*** Opening Provided passage ***
This blog post was written by Laura Moberg, a graduate student in the Dual Master of Archival Studies and Master of Library and Information Studies program at the UBC School of Information.
As a project for the course ARST 556L/LIBR 514L: Metadata in the fall of 2021, I worked with the UBC Library Digitization Centre to perform quality control and metadata cleanup for the UBC Institute of Fisheries Field Records (UBC IFFR) collection (see Figure 1). This is a digitized collection available on UBC Library’s Open Collections which includes over 11,000 field records describing fish specimens held in the Beaty Biodiversity Museum’s Fish Collection. The digital collection’s metadata needed to be processed before the collection could be migrated from the Digitization Centre’s legacy content management system, CONTENTdm, to the new Digital Asset Management System (DAMS), DSpace. The main objective of my project was to ensure that the UBC IFFR collection’s metadata aligned with the Digitization Centre’s metadata standards. Most importantly, Digital Identifiers needed to be assigned to the items in order to match the metadata to the digital files in the DAMS migration process.
Figure 1: Homepage of the UBC Institute of Fisheries Field Records collection on Open Collections.
- Reviewing the Digitization Centre’s Metadata Manual
As the goal of this project was to align the UBC IFFR collection with established metadata standards, my first step was to review and become familiar with the Digitization Centre’s Metadata Manual. This metadata schema includes information about which metadata fields are mandatory or optional and instructions on how to assign values for each field. The UBC IFFR collection is unique because it includes a collection-specific metadata schema with fields not used for other collections (see Figure 2). This schema maps to the template structuring the field records, which were filled out by typewriter or by hand (see Figure 3). Because so much work was put into manually transcribing these fields during the digitization process, they were preserved in the metadata cleanup.
Figure 2: Metadata schema for the UBC Institute of Fisheries Field Records collection which maps to the field record template.
*** Closing Provided passage ***
Using the blog post about the UBC Institute of Fisheries Field Records metadata cleanup, say whether each statement agrees with it, answering yes or no and quoting the words from the blog post that decide it: (a) The project took place in the fall of 2021. (b) The collection holds fewer than 10,000 field records. (c) The manually transcribed fields were dropped during the metadata cleanup. None of the material placed after this sentence is needed for the work here.
*** Opening Source data ***
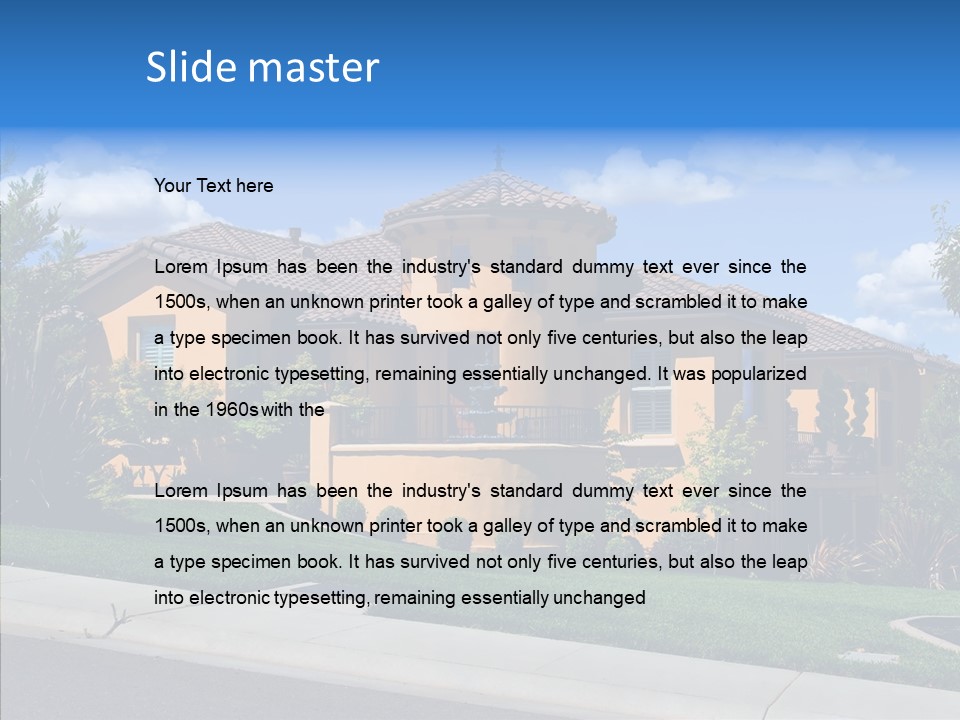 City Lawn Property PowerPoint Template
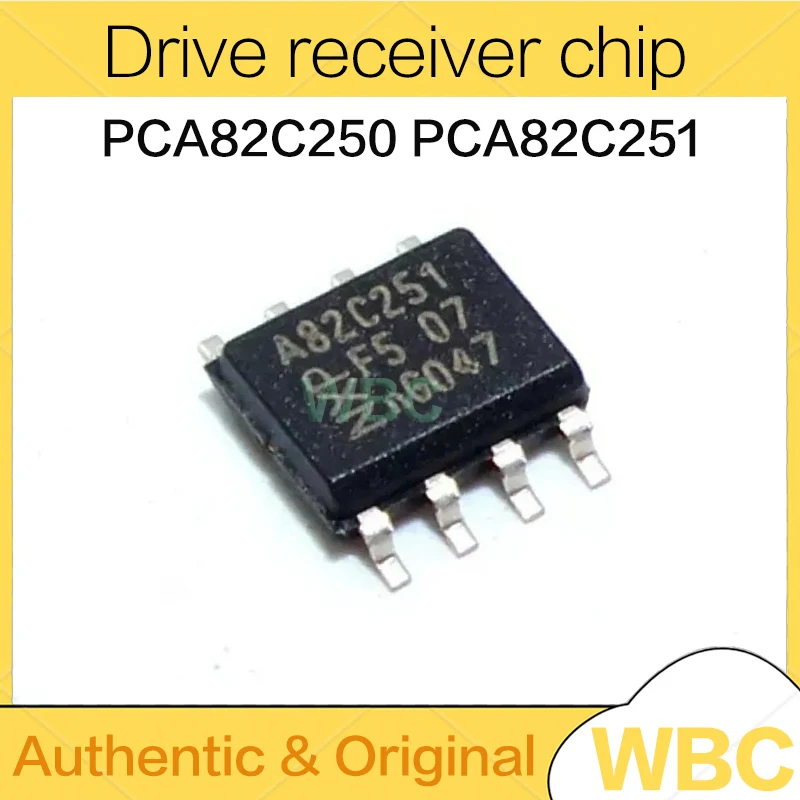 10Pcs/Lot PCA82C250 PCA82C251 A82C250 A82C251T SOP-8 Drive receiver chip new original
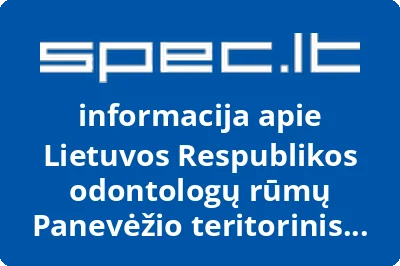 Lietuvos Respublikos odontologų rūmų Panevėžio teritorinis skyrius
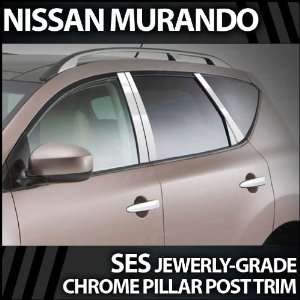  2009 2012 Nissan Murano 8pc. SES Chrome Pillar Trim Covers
*** Closing Source data ***
Reply:
(a) Yes: "in the fall of 2021"
(b) No: "includes over 11,000 field records"
(c) No: "they were preserved in the metadata cleanup"